* _Dataset excerpts_:
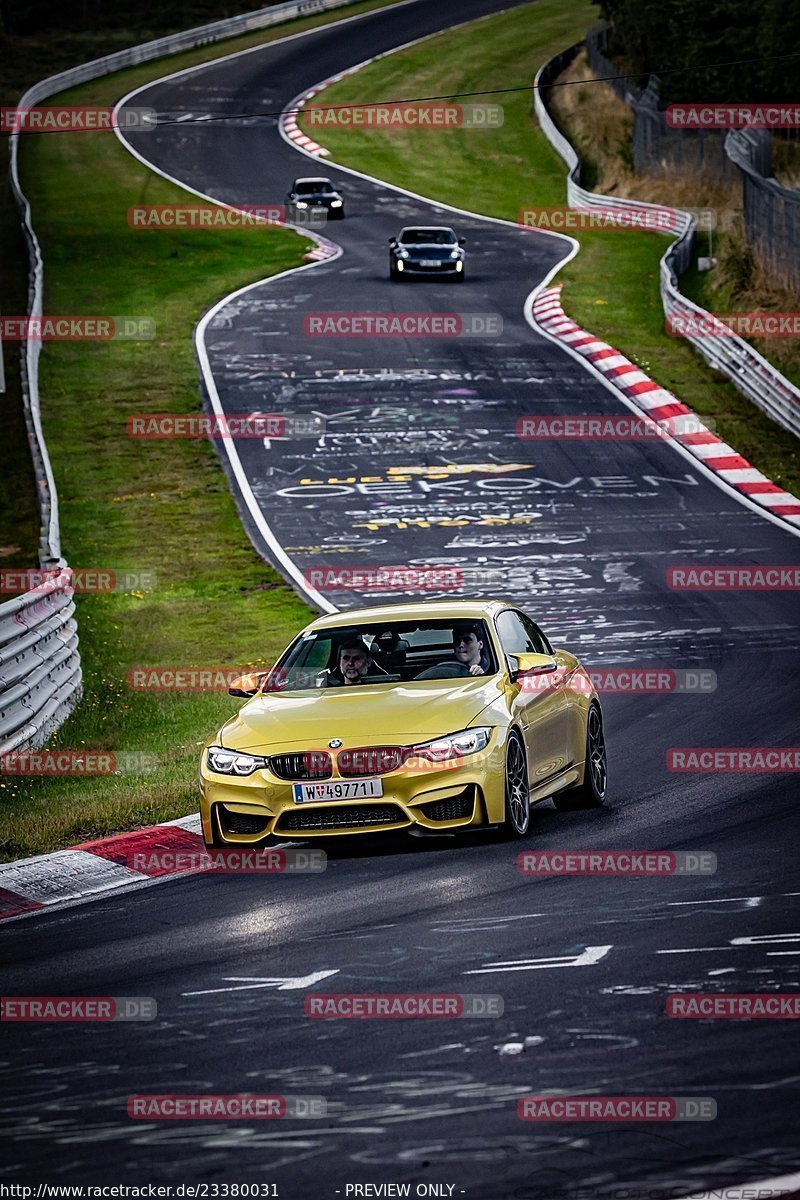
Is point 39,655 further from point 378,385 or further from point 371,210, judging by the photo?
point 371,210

---

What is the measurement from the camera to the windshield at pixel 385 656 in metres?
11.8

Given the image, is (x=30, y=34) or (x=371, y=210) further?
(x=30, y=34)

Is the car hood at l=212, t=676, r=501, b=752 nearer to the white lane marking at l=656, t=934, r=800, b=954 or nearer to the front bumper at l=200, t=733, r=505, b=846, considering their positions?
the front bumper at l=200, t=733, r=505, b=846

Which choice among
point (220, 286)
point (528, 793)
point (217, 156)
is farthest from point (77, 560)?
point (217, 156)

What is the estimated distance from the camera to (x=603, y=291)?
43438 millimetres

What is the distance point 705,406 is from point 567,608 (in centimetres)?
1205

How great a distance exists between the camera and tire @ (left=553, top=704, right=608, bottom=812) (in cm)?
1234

---

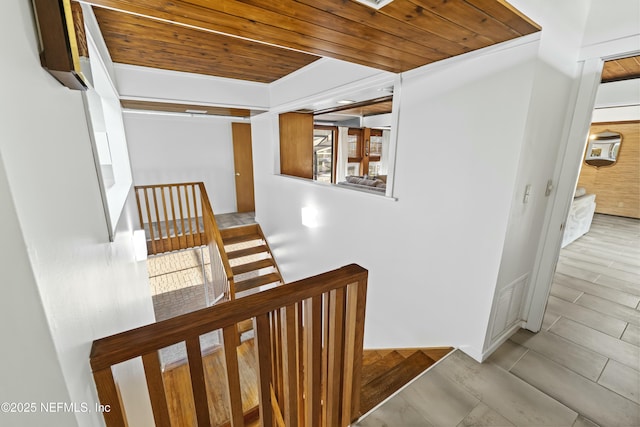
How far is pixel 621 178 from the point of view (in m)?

* _Description of the task_:
From the records, extract every line that contains the string "front". Case matters: only matches with identical capitalization count.

* _Complete answer_:
Is the car hood at l=212, t=676, r=501, b=752 nearer to the white lane marking at l=656, t=934, r=800, b=954 or nearer to the front bumper at l=200, t=733, r=505, b=846, considering their positions?
the front bumper at l=200, t=733, r=505, b=846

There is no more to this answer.